● **Goal**:
Reproduce every one of the entries below verbatim, preserving each line, coordinate, and mark of punctuation without alteration.

● **Records supplied**:
>>>

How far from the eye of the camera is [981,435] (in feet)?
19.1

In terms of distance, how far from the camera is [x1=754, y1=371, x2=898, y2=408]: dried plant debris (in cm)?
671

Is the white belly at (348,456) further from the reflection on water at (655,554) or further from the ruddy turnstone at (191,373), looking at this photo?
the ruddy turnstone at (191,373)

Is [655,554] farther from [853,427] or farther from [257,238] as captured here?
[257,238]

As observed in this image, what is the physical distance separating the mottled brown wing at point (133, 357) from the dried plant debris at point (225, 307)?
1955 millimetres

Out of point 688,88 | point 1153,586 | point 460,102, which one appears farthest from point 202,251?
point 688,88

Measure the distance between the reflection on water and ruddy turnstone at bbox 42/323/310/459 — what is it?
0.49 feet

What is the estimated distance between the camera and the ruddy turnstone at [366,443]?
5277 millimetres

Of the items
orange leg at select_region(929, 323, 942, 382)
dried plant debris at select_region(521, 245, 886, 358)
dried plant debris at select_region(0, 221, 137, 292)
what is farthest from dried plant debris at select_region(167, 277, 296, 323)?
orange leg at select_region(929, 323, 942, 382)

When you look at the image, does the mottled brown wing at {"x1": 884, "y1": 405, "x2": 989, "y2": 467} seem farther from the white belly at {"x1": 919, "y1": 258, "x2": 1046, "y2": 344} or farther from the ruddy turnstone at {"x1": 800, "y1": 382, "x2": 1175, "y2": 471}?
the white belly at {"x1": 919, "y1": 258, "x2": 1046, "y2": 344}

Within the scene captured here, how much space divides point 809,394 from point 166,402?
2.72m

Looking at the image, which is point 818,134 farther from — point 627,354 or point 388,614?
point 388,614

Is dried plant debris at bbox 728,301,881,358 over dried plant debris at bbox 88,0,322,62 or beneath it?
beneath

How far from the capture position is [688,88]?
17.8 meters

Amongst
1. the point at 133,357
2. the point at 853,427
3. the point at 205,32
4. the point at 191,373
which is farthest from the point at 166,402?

<<<

● **Answer to the task**:
How far from the eye of the camera is [981,435] (in feet)?
19.1

In terms of distance, how far from the camera is [x1=754, y1=371, x2=898, y2=408]: dried plant debris (in cm)?
671

Is the white belly at (348,456) further from the reflection on water at (655,554) or further from the ruddy turnstone at (191,373), looking at this photo?
the ruddy turnstone at (191,373)

Is [655,554] farther from [853,427] or farther from [257,238] as captured here?
[257,238]

As observed in this image, what is the physical distance separating the mottled brown wing at point (133, 357) from the dried plant debris at point (225, 307)?
1955 millimetres

Out of point 688,88 | point 1153,586 | point 460,102, which one appears farthest from point 202,251?
point 688,88

Measure the distance between the reflection on water and ruddy turnstone at bbox 42/323/310/459 — what is it?
0.49 feet

What is the estimated distance between the camera and the ruddy turnstone at [366,443]?
5277 millimetres

Of the items
orange leg at select_region(929, 323, 942, 382)
dried plant debris at select_region(521, 245, 886, 358)
dried plant debris at select_region(0, 221, 137, 292)
what is farthest from dried plant debris at select_region(167, 277, 296, 323)?
orange leg at select_region(929, 323, 942, 382)

When you look at the image, does the mottled brown wing at {"x1": 884, "y1": 405, "x2": 989, "y2": 467} seem farther from the white belly at {"x1": 919, "y1": 258, "x2": 1046, "y2": 344} or farther from the ruddy turnstone at {"x1": 800, "y1": 382, "x2": 1175, "y2": 471}?
the white belly at {"x1": 919, "y1": 258, "x2": 1046, "y2": 344}

Within the scene captured here, how much space divides point 809,394 from point 166,402?
2.72m

Looking at the image, which is point 818,134 farther from — point 627,354 or point 388,614?
point 388,614

Is dried plant debris at bbox 728,301,881,358 over dried plant debris at bbox 88,0,322,62 or beneath it?
beneath

How far from the capture position is [688,88]?
17.8 meters

Amongst
1. the point at 133,357
2. the point at 853,427
3. the point at 205,32
4. the point at 191,373
which is farthest from the point at 166,402?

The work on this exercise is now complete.